The most striking thing about this book is to look now onto what these women went through, and consider these were absolutely normal occurrences at the time…While these stories explain the reasons women landed in the asylums, they also told of the treatment of them and the other inmates. These stories are clear, but the authors/editors also explain what types of treatments were used at different times and how these all tied in with how the patients actually responded. While you can see their legal rights starting to improve towards the end of the time studied here, there is a definite slip in the treatment and attitude towards the inmates as these hospitals grew in size…"

The bottom line, I think, is that the times dictate what is crazy and what isn’t, and I have to wonder why it is that no matter where you look, even today, women seem to fall on the wrong side of crazy every time.


Susan Macatee said...

Great post, Liana!
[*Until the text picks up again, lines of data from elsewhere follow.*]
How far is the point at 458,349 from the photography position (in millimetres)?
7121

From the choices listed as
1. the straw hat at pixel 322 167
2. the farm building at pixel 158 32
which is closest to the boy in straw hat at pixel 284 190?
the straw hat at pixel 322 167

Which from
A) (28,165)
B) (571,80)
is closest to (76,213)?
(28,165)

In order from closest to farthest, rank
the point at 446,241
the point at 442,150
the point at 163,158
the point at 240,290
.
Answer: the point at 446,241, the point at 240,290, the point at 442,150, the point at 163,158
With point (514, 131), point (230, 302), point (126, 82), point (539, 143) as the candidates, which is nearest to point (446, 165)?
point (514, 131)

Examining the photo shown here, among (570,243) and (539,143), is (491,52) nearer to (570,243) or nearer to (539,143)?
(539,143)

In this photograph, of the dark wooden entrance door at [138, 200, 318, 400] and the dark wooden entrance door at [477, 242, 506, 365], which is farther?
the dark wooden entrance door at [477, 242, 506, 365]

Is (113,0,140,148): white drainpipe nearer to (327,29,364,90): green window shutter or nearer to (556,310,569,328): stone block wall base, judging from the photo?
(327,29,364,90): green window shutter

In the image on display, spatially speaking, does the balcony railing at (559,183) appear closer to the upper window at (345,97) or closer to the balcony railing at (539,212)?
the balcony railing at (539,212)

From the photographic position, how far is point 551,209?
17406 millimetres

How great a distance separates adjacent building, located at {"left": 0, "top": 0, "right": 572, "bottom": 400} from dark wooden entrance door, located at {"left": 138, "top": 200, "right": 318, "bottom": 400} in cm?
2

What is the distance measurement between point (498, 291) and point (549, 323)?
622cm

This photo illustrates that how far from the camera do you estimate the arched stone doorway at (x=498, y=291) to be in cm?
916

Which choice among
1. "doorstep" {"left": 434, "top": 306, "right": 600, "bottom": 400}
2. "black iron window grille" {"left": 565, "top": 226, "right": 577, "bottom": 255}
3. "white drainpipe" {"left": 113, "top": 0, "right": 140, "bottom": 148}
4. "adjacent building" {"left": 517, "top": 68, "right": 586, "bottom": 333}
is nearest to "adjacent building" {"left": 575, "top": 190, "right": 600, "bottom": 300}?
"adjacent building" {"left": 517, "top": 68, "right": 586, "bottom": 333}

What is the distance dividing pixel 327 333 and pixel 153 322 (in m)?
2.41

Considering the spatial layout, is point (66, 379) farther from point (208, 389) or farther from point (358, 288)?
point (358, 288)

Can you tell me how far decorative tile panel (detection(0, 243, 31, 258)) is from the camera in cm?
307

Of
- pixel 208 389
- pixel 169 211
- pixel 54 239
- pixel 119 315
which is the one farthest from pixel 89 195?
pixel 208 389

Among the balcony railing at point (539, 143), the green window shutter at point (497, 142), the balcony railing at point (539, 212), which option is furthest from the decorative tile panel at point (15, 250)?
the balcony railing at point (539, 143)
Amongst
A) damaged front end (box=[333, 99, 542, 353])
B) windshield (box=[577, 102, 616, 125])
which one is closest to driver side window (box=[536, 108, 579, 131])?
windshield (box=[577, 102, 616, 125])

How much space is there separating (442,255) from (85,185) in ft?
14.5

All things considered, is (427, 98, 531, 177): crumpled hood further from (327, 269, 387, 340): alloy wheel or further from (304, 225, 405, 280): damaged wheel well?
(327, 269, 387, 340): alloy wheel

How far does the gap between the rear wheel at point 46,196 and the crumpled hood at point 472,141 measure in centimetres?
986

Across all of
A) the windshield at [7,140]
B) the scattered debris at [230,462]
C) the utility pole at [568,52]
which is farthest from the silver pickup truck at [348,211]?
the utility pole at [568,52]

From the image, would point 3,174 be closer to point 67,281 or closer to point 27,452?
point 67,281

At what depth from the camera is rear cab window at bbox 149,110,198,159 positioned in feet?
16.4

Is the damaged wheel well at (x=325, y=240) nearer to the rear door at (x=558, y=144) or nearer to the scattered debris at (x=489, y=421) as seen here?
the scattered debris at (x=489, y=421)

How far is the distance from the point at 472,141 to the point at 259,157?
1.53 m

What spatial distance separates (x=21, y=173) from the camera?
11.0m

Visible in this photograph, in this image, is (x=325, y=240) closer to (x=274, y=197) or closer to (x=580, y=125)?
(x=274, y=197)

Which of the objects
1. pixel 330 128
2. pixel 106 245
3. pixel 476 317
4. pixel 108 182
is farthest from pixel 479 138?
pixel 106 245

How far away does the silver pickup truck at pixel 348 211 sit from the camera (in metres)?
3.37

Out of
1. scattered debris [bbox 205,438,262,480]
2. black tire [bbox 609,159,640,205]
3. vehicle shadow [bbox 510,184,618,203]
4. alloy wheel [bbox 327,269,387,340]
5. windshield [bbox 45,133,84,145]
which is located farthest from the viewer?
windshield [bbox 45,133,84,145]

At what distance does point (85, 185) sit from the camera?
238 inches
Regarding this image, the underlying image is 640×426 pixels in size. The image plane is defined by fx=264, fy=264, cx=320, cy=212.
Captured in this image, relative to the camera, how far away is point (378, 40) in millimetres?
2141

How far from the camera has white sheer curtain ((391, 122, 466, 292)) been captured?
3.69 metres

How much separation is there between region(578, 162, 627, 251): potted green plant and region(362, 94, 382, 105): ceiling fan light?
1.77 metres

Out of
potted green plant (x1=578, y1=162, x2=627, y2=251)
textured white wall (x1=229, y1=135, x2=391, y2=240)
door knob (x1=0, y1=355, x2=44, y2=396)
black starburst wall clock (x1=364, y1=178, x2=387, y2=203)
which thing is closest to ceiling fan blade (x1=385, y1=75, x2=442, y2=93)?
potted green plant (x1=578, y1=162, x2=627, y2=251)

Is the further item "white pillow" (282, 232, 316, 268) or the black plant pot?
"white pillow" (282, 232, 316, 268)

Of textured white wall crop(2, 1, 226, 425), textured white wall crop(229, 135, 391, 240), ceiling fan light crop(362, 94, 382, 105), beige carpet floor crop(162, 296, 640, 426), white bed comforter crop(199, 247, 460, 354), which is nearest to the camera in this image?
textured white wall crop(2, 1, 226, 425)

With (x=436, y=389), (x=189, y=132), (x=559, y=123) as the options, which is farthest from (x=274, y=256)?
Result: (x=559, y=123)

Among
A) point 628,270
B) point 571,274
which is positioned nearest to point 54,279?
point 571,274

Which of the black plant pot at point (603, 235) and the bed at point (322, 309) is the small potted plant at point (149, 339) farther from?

I know women were repressed during the Victorian era and that spurred on the drive for women's rights, but this was the 1920s!

I can't imagine being put in an asylum because the police didn't want to do their job. Thank God we have so many women on the force now!

Eva Gale said...

What an incredible post, and I think I'll have to get a copy of that book.

The thing that bothers me is that so much is still the same--except women are the ones forcing other women into those roles, esp using religious beliefs as the reason.

Kiyara said...

I recently watched a paranormal documentary about a mental asylum. The sad thing about those places a hundred years ago was that women and children were the main people locked up in them, and usually the women were there because their husbands simply did not want them anymore. If the man said she was ill or nuts, the asylum would take her in, and then the husband could marry someone else. Sad and an outrage. And you are right about these things happening only 100 years ago being so scary!

P.S. I have read Jake's Return. Nice love story!

Doralynn Kennedy said...

Good lord... that is scary. Makes me, 1) glad that I stayed single, and 2) glad that I live in modern day America... as opposed to the, say, the Middle East. Women in the Middle East still face the same challenges. Did you see the movie The Stoning of Soraya M? It's a true story. You should watch it. It's exactly what you're talking about, only it happened recently. Come to think of it, I don't know if it's on DVD yet. Doralynn

Sheryl Browne said...

"Insanity is relative. It depends on who has who locked in what cage."
Ray Bradbury

Which is why we should never allow ourselves to be labelled. How hard must it have been to be surrounded by madness--outside of the asylum.
Know your own mind, I say, whatever anyone else tries to tell you.

Great post!

Jana Richards said...

Hi Liana,
What a thought provoking blog. I am so grateful to be living in the age and the place that I am. It's heartbreaking to know a woman could be locked away just for being herself.


Andrea I said...

Thanks for your post. My daughter and I watched The Changeling together. She knew it was a true story. It was relevant and meaningful to both of us as we are bipolar. In another time, both of us would have been locked away from society.